La Corte Suprema di Cassazione Sezione Lavoro, con ordinanza n. 10318/2025 pubblicata il 18 aprile 2025, ha respinto il ricorso presentato da un ex responsabile dei tributi del Comune di Agropoli, confermando la sentenza della Corte d’Appello di Salerno del 18 maggio 2021. Quest’ultima aveva accolto solo parzialmente la domanda del dipendente relativa al compenso incentivante previsto dal Regolamento comunale sull’ICI per il personale addetto per gli anni 2000, 2001 e 2002.

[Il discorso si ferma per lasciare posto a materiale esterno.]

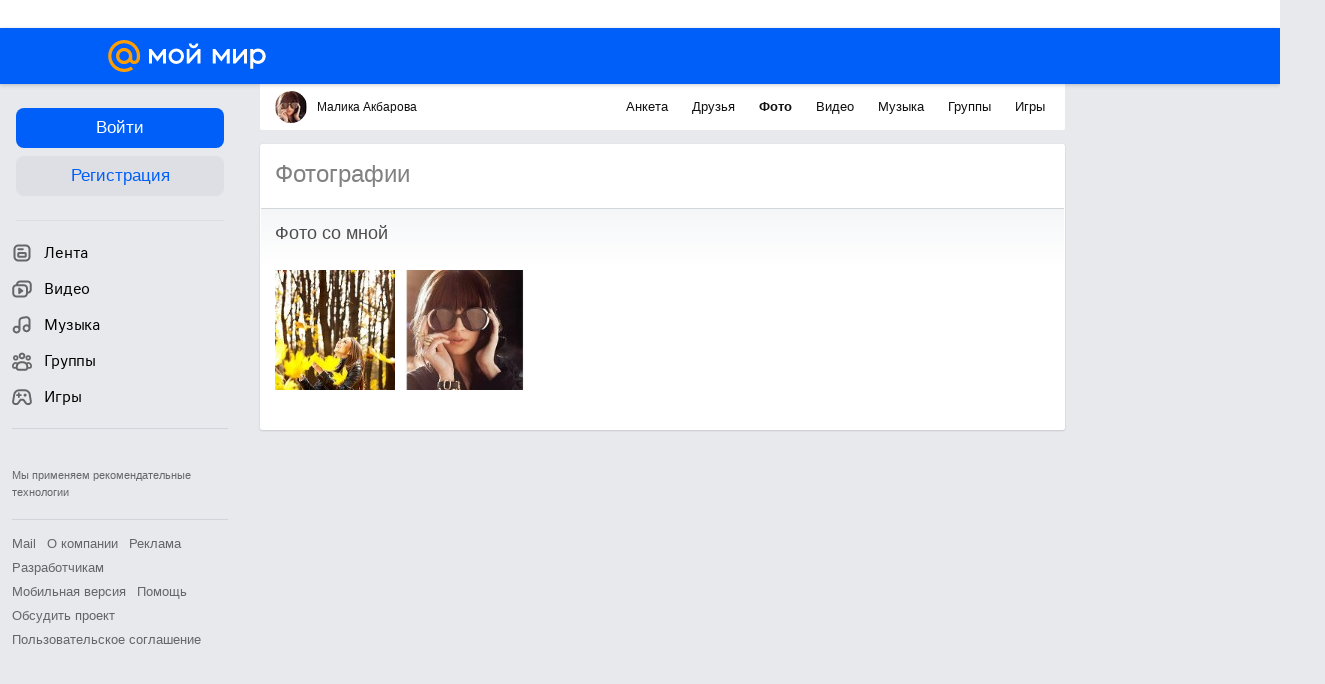

--- FILE ---
content_type: application/javascript
request_url: https://my1.imgsmail.ru/mail/ru/images/js/myjs/mm/out/min/catalog/main_revff85fd8484.js
body_size: 495
content:
define(["jquery","catalog/main/search","catalog/main/filter","util/css-manager"],function(a,b,c,d){"use strict";return{create:function(){return{onLoad:function(e){var f=JSON.parse(e.html());d.require("catalog"),void 0!==f.search&&(this.search=b.create(f.search,e)),void 0!==f.filter&&(this.filter=c.create(a(f.search.form),a(f.search.input),".b-catalog"))},onUnload:function(){this.search&&(this.search.destroy(),delete this.search),this.filter&&(this.filter.destroy(),delete this.filter)}}}}});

Controversia sull’interpretazione del compenso incentivante ICI
La vicenda trae origine dalla richiesta dell’ex funzionario di un compenso incentivante di € 71.278,59 in relazione al suo ruolo di unico responsabile dei tributi del Comune di Agropoli negli anni in questione. Sia il Tribunale di Vallo della Lucania che la Corte d’Appello di Salerno avevano riconosciuto un importo significativamente inferiore, pari a € 1.069,24. La Corte d’Appello aveva ritenuto infondata la pretesa del ricorrente secondo cui la liquidazione dell’incentivo dovesse avvenire automaticamente sulla base del solo corrispettivo riscosso dal Comune a titolo di ICI. Al contrario, i giudici di secondo grado avevano affermato che l’incremento del gettito previsto presupponeva un effettivo impegno dell’ufficio tributi nella lotta all’evasione ICI, circostanza non provata dal dipendente.
Il ricorso in Cassazione e la difesa del Comune di Agropoli
Il funzionario aveva quindi presentato ricorso per Cassazione, contestando l’utilizzo da parte della Corte territoriale dei contratti collettivi ai fini dell’interpretazione della disciplina sul compenso incentivante. Tali contratti erano stati acquisiti agli atti solo in appello dal Comune di Agropoli, rimasto contumace in primo grado. L’ex responsabile tributi sosteneva l’inapplicabilità della disciplina dei contratti collettivi, ritenendo che l’incentivo dovesse essere calcolato applicando la percentuale prevista sul solo importo riscosso dall’Ente. La difesa del Comune di Agropoli, rappresentata dall’Avvocato Giovanni Maria di Lieto, aveva contestato la fondatezza della pretesa, evidenziando l’insussistenza delle condizioni di legge per ottenere l’incentivo, ovvero il raggiungimento di risultati di contrasto all’evasione tributaria notevolmente superiori agli obiettivi previsti per l’ICI, risultati che il dipendente non aveva mai conseguito né provato di aver superato.
La decisione della Suprema Corte
La Suprema Corte ha rigettato il ricorso dell’ex funzionario ritenendo fondate le argomentazioni difensive del Comune di Agropoli. Nella motivazione, la Cassazione ha affermato che «l’interpretazione della normativa regolamentare, cui la Corte territoriale fa esclusivo riferimento quale disciplina applicabile alla fattispecie, ben poteva essere desunta dalla ratio della disciplina successivamente posta dalla contrattazione collettiva, richiamata e prodotta dal Comune di Agropoli nel procedere, in sede di gravame, a contestare, del tutto ammissibilmente, come condivisibilmente ritenuto dalla Corte territoriale, la fondatezza della pretesa azionata dal ricorrente, trattandosi di norme di diritto conoscibili e valutabili in via diretta dal giudice, senza necessità di provocare a riguardo il contraddittorio delle parti». Con questa decisione, è stata definitivamente confermata la sentenza della Corte d’Appello di Salerno, che aveva riconosciuto all’ex responsabile tributi del Comune di Agropoli un compenso incentivante di gran lunga inferiore rispetto a quanto inizialmente richiesto.